One of the worlds most loved children’s (and adult’s) toys is hoping to go green.
One of the worlds most loved children’s (and adult’s) toys is hoping to go green. LEGO, the Billund, Denmark manufacturer of colorful blocks and destroyers of bare feet, has offered up $150 million to bring in new researchers to develop a more sustainable product.
LEGO has produced over 560 billion parts since its inception in 1949, but sadly all of those parts were made up from petrochemical-based polymers. This reliance on fossil fuels has long plagued the company and this new venture aims to fix their mess.

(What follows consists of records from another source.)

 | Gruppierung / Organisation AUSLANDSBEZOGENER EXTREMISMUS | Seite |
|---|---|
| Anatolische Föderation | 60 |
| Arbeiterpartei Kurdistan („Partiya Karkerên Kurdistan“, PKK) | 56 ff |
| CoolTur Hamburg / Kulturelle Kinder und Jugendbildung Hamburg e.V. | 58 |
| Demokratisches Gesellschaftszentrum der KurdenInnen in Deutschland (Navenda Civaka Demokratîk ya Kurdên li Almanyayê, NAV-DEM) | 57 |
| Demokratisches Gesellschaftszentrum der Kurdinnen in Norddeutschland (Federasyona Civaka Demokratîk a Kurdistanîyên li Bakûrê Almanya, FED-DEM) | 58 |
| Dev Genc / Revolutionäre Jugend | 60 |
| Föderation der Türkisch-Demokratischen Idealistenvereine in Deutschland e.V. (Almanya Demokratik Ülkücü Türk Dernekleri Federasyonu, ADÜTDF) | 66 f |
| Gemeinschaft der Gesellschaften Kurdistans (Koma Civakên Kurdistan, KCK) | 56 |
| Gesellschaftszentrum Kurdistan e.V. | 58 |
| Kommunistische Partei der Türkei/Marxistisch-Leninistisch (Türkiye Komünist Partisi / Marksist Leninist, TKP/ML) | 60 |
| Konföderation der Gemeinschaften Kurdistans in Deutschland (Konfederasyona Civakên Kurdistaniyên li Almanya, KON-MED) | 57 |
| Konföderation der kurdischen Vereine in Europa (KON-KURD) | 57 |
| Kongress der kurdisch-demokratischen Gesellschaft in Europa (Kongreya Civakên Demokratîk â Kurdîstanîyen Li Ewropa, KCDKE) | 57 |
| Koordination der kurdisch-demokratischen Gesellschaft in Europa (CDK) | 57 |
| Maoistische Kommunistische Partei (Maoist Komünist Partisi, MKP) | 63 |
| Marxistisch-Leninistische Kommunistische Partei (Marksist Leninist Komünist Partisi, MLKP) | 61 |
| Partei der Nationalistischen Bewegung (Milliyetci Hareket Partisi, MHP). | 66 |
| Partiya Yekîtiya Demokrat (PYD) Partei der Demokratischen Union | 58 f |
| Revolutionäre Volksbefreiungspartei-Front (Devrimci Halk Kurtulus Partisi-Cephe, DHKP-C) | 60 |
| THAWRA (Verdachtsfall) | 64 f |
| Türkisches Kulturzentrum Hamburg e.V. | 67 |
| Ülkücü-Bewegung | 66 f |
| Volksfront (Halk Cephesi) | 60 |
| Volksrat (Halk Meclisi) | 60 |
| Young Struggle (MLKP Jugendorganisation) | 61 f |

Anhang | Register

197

Check out how the pieces are currently made in the video below:
“Finding alternatives to the materials used to make these bricks would significantly reduce the Lego Group’s impact on the planet,” said Lego owner Kjeld Kirk Kristiansen in a Chemical Engineering News story posted yesterday. The company will also steer their product packaging to be made of similarly recycled goods.
Without getting too technical (and trust me, Chemical Engineering News gets pretty technical,) the issue with finding the right plastic comes down to finding the perfect relationship between pieces. LEGO told CEN the the “building-block raw material has to be made to an exact specification so that the blocks lock together and then come apart with just the right amount of force.”
“It is not your run-of-the-mill ABS(acrylonitrile-butadiene-styrene),” Kristiansen said – see, told you it got technical.
The results of the investment won’t be coming anytime soon though; LEGO doesn’t expect folks to see the new piece until at least 2030. But they are looking for a few good engineers.
They told CEN they want “people who are good at creating networks,” (not sure if that’s a chemical bond pun, but I hope it is.) The company is hiring lots of new people for the projects from chemists and materials specialists to engineers, and parts designers.